● **Documento fuente**:
----------

“Kaiserslacht”
Erich Ludendorff estaba decidido a aprovechar el eclipse ruso para jugar la última carta, a todo o nada, con el fin de obtener un triunfo militar que decidiese la guerra. Estaba tan consciente como los aliados de que el ingreso norteamericano a la guerra significaba un factor que alteraría las coordenadas del conflicto y que podría ser fatal para Alemania. Pensaba sin embargo que el millón de soldados alemanes trasladados del este al oeste podría volcar la balanza a su favor en la primera mitad de 1918. Se proponía, junto a su estado mayor, desencadenar una ofensiva que tuviese como punto de mira los puertos del canal de la Mancha, dividiendo a los británicos de los franceses y forzando la evacuación o la rendición de los primeros.

----------

● **Líneas de datos**:
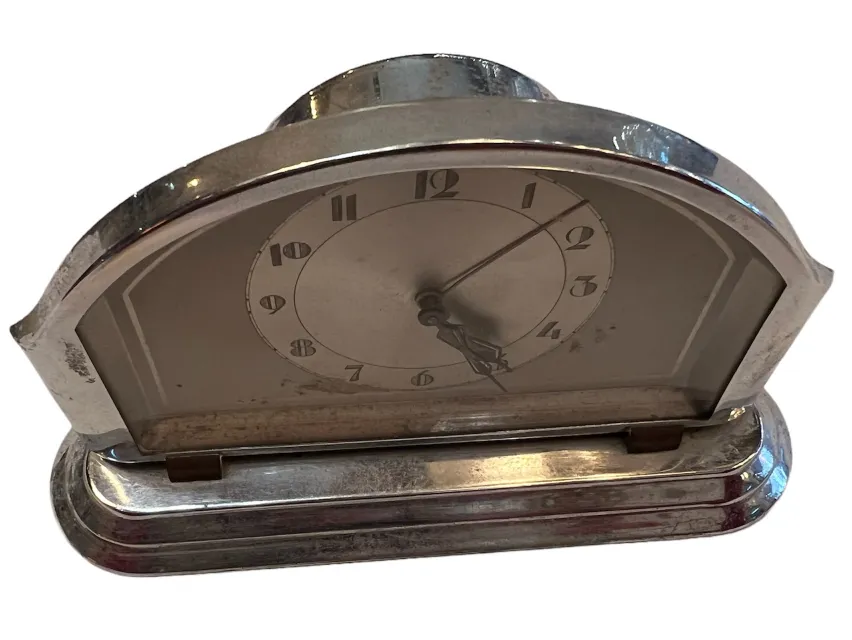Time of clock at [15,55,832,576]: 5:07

----------

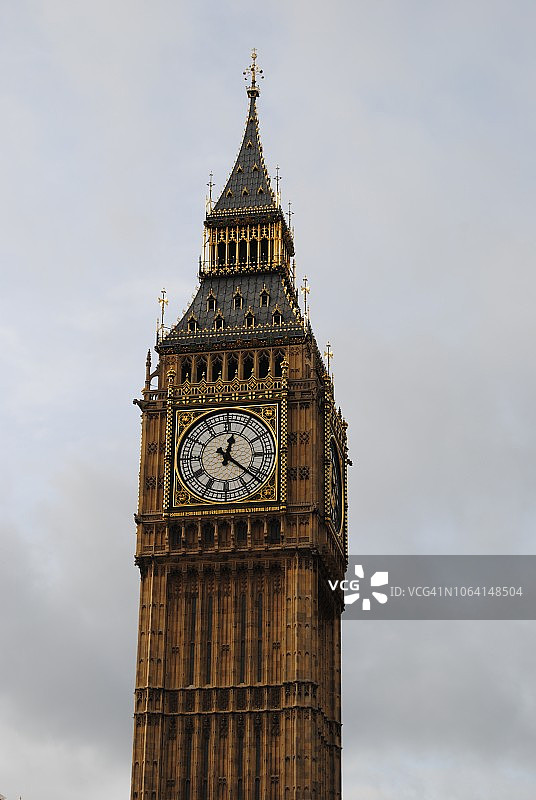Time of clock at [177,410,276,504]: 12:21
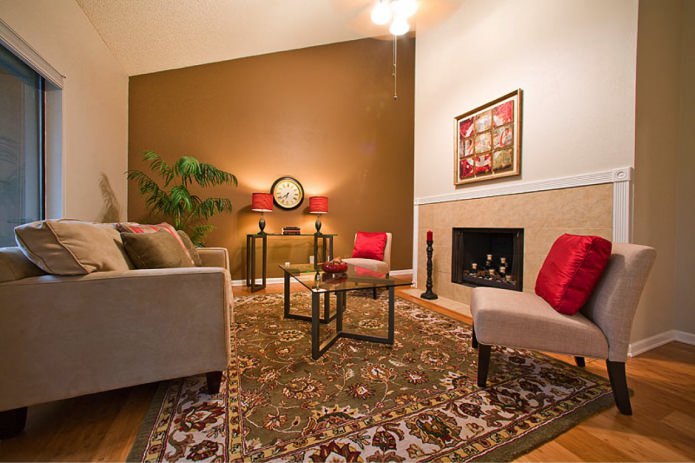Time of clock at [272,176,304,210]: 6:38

----------

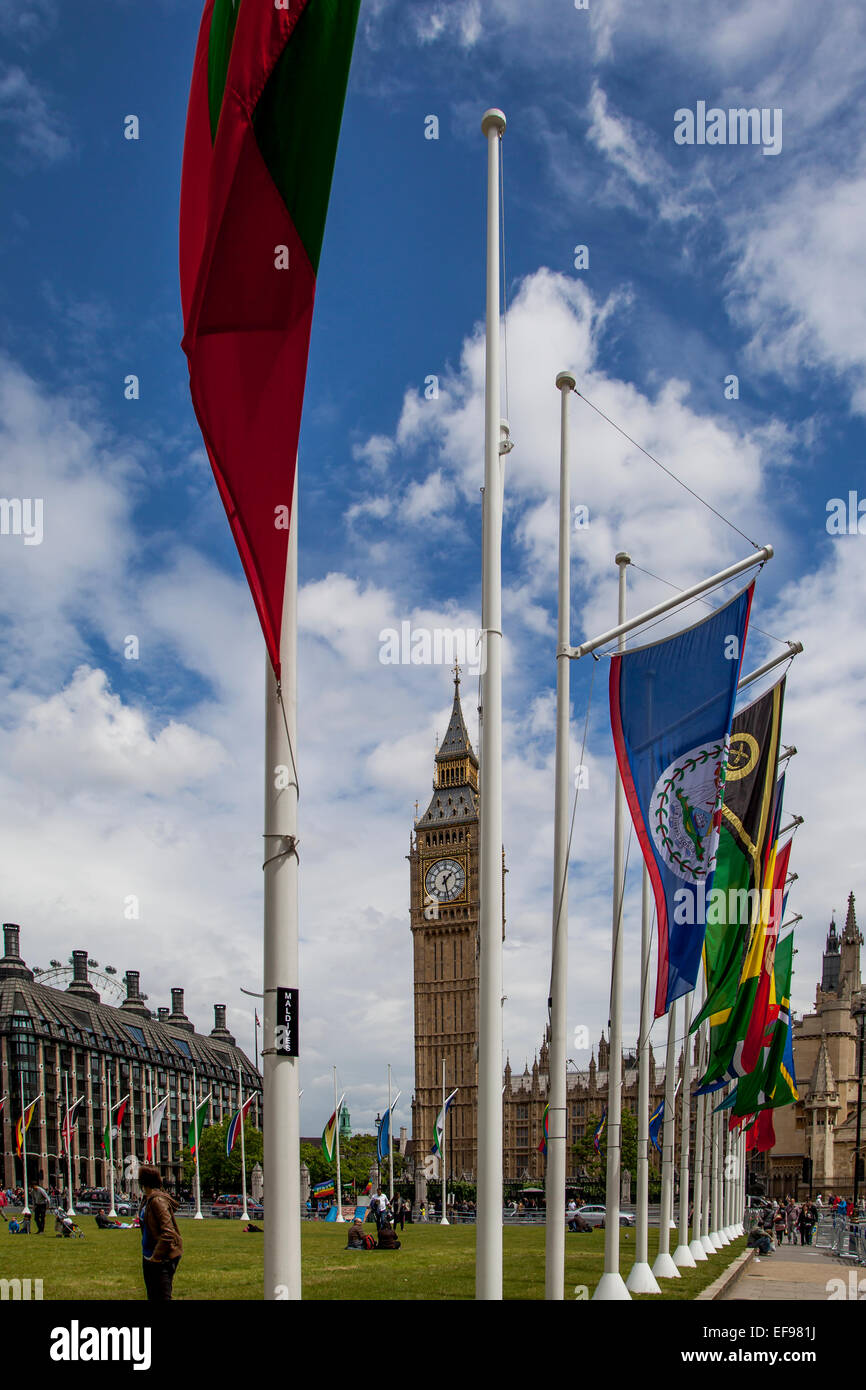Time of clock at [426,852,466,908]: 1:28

----------

● **Consigna de trabajo**:
¿Concuerdan con el texto sobre Ludendorff las siguientes afirmaciones? Responde sí o no a cada una y cita literalmente las palabras del texto que lo deciden.
1. Ludendorff pensaba que la entrada de Estados Unidos en la guerra no cambiaría el conflicto.
2. Un millón de soldados alemanes fueron trasladados del este al oeste.
3. La ofensiva tenía como objetivo los puertos del mar del Norte.
Apóyate solo en el texto sobre Ludendorff.

● **Ejercicio resuelto**:
1. No: "significaba un factor que alteraría las coordenadas del conflicto y que podría ser fatal para Alemania".
2. Sí: "el millón de soldados alemanes trasladados del este al oeste".
3. No: "tuviese como punto de mira los puertos del canal de la Mancha".